• _Exercise directions_: Restate word for word every line from the one containing "class: Mammalia" to the last line of the records below.

━━━━━━━━

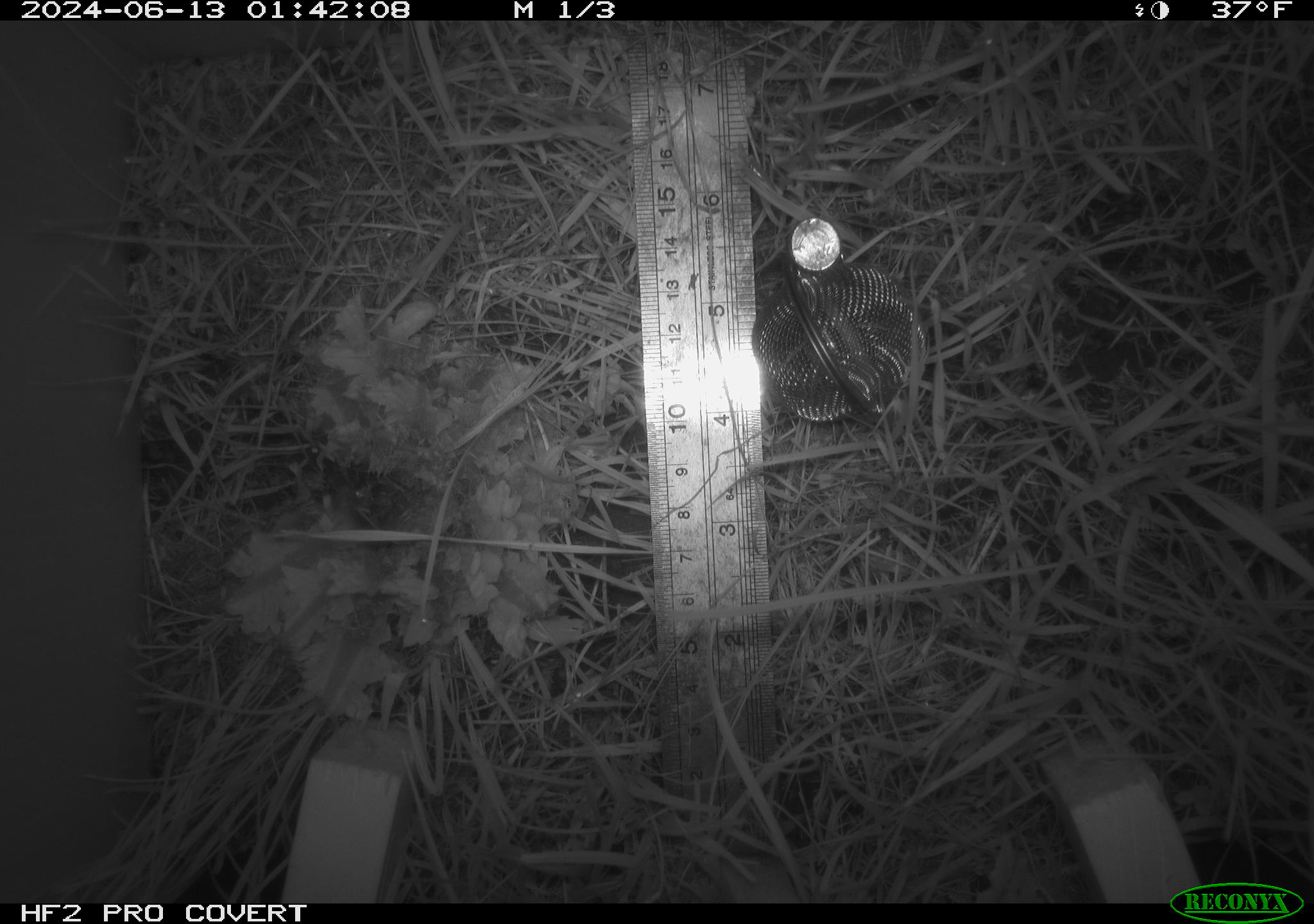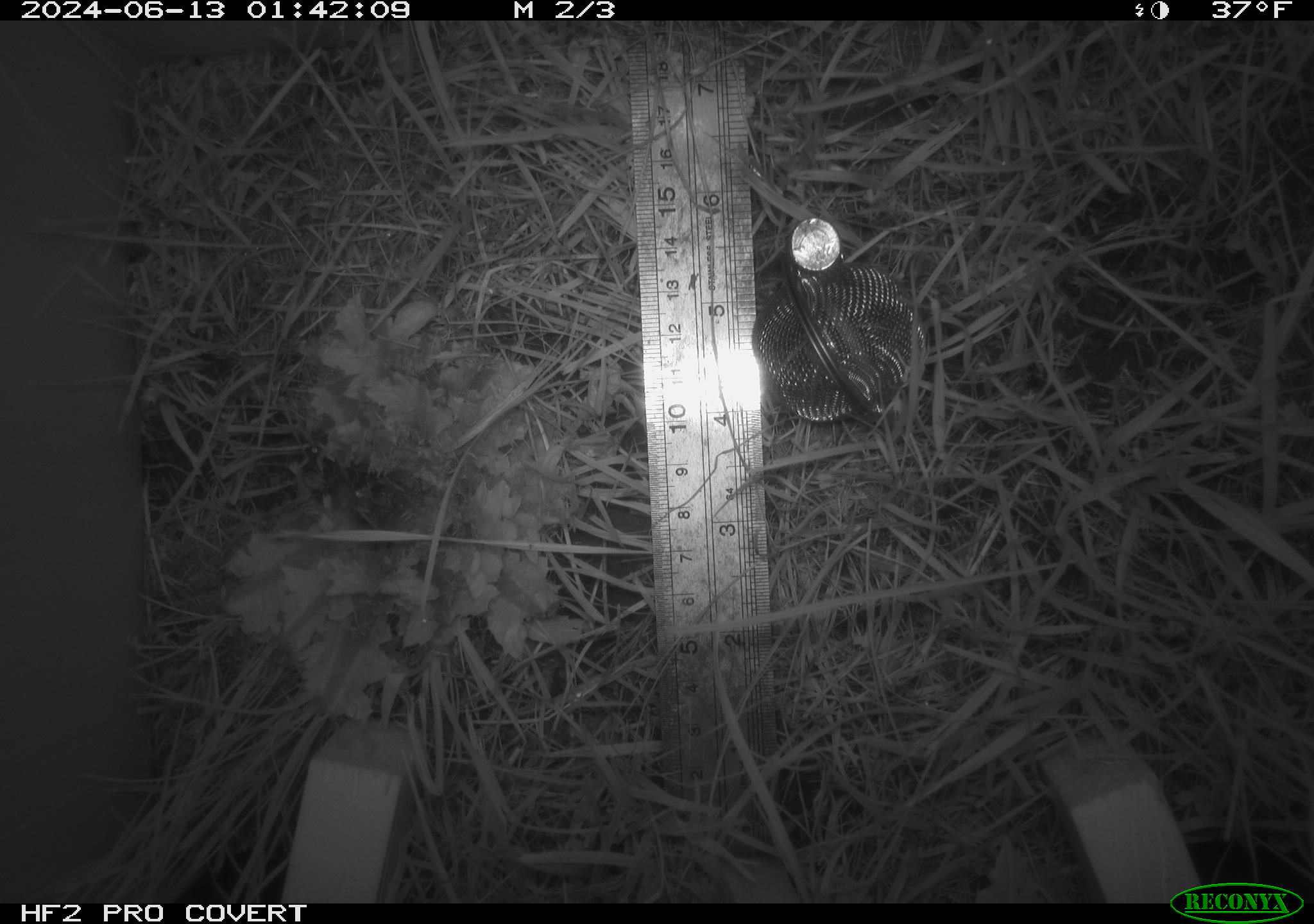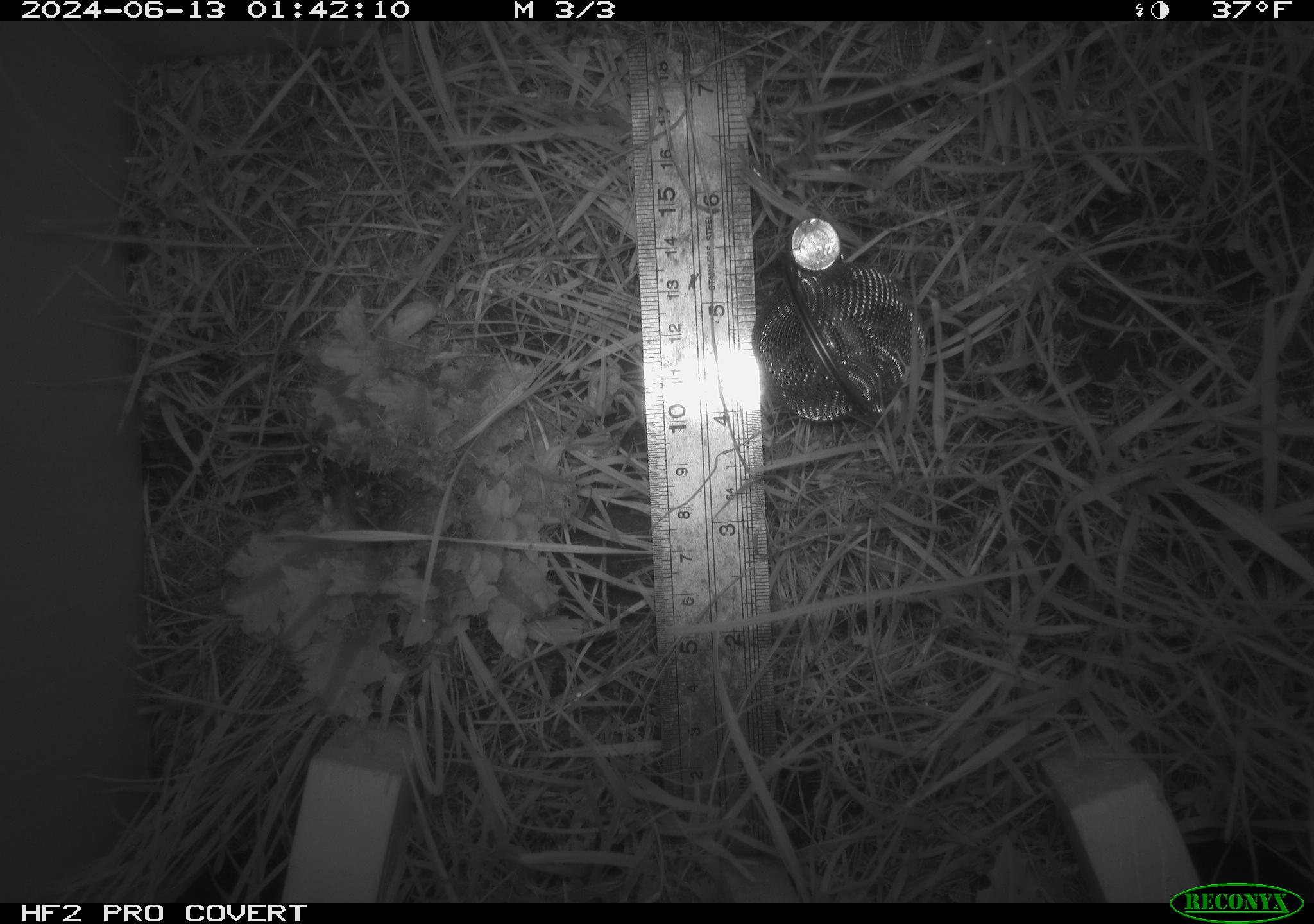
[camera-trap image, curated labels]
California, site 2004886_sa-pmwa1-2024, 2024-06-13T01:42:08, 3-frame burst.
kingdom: Animalia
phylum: Chordata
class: Mammalia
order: Rodentia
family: Cricetidae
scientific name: Arvicolinae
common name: voles, lemmings, and muskrats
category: arvicolinae subfamily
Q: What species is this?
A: Arvicolinae subfamily (voles, lemmings, and muskrats) (Arvicolinae).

━━━━━━━━

• _Answer below_:
class: Mammalia
order: Rodentia
family: Cricetidae
scientific name: Arvicolinae
common name: voles, lemmings, and muskrats
category: arvicolinae subfamily
Q: What species is this?
A: Arvicolinae subfamily (voles, lemmings, and muskrats) (Arvicolinae).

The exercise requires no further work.